- _Tareas del ejercicio_
• a. Traduce al inglés esta oración de la tribuna sobre Yolanda Díaz: «Sirva la premisa inicial para disipar cualquier atisbo de duda sobre la cuestión.»
• b. Prosigue la tribuna sobre Yolanda Díaz a partir de la última oración que aparece en ella.

- _Texto de lectura_

»»

Tribuna
Razón no le falta a Yolanda Díaz
Condena los hechos pero considera que no debe dar lugar a un delito de odio. Pese a que es obvio que la performance de colgar un muñeco de Sánchez no puede ser más desafortunada
No hay palabro por grueso que sea que resulte punible en las Cortes. Ni las que pronuncie la portavoz de Puigdemont ni las que salgan de la boca de la extrema derecha. Y eso es así de claro porque así está prescrito en el Reglamento parlamentario. Es esa una prerrogativa parlamentaria que impide que los diputados puedan ser sancionados «por los votos y opiniones que emitan en el ejercicio de su cargo, aun después de haber cesado en su mandato». Sirva la premisa inicial para disipar cualquier atisbo de duda sobre la cuestión. Lo que no quita que cualquier opinión puedan merecer a cada cual las diatribas que se expresen. O, a veces, con el poco respeto que se expresan. O si se expresan sin rigor alguno. O incluso faltando manifiestamente a la verdad. Pero ahí casi todo es opinable y siempre a merced del color del cristal con que se mire. Lo que para unos es una falsedad para otros es una verdad a medias. O un resquicio de verdad suficiente para ampararlas explícita o implícitamente.

««

- _Bloque de datos_
»»

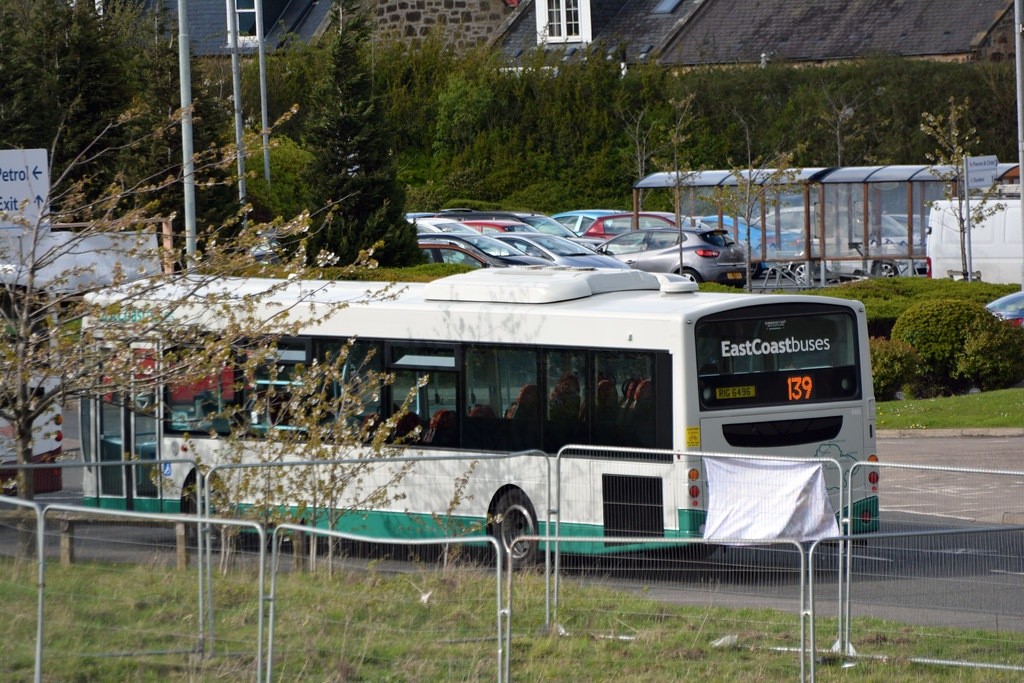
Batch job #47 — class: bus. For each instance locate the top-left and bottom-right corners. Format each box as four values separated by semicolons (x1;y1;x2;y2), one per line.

««

- _Resultados del ejercicio_
• a. Let the initial premise serve to dispel any hint of doubt on the matter.

• b.
Otra cuestión son las prerrogativas de la Presidencia del Congreso para llamar al orden. Para exigir un mínimo decoro. O incluso para censurar intervenciones o mandar atajar estas. O, cuando no se atiende al Reglamento, mandar callar a alguien. Silenciar su micrófono. O expulsarlo del atril en el peor de los casos. Pero también son esas potestades subjetivas. Y arbitrarias. También en función de quien las mide. No hay más. Un diputado podría incluso ensalzar a Hitler desde la tribuna de oradores. No sería penalmente punible. Otra cosa es la repulsa que mereciera o el veredicto sobre la cuestión de la presidencia del Congreso. Ahí acabaría todo más allá del estruendo que pudiera generar. Un estruendo que todo sea dicho de paso no es insólito en el Congreso. De hecho tanto se convive con los malos modales de sus Señorías –o de parte de éstos– que están normalizados no sólo todo tipo de abucheos mientras hay intervenciones. También las puyas que se lanzan desde algunos escaños aprovechando la bronca y un incierto anonimato.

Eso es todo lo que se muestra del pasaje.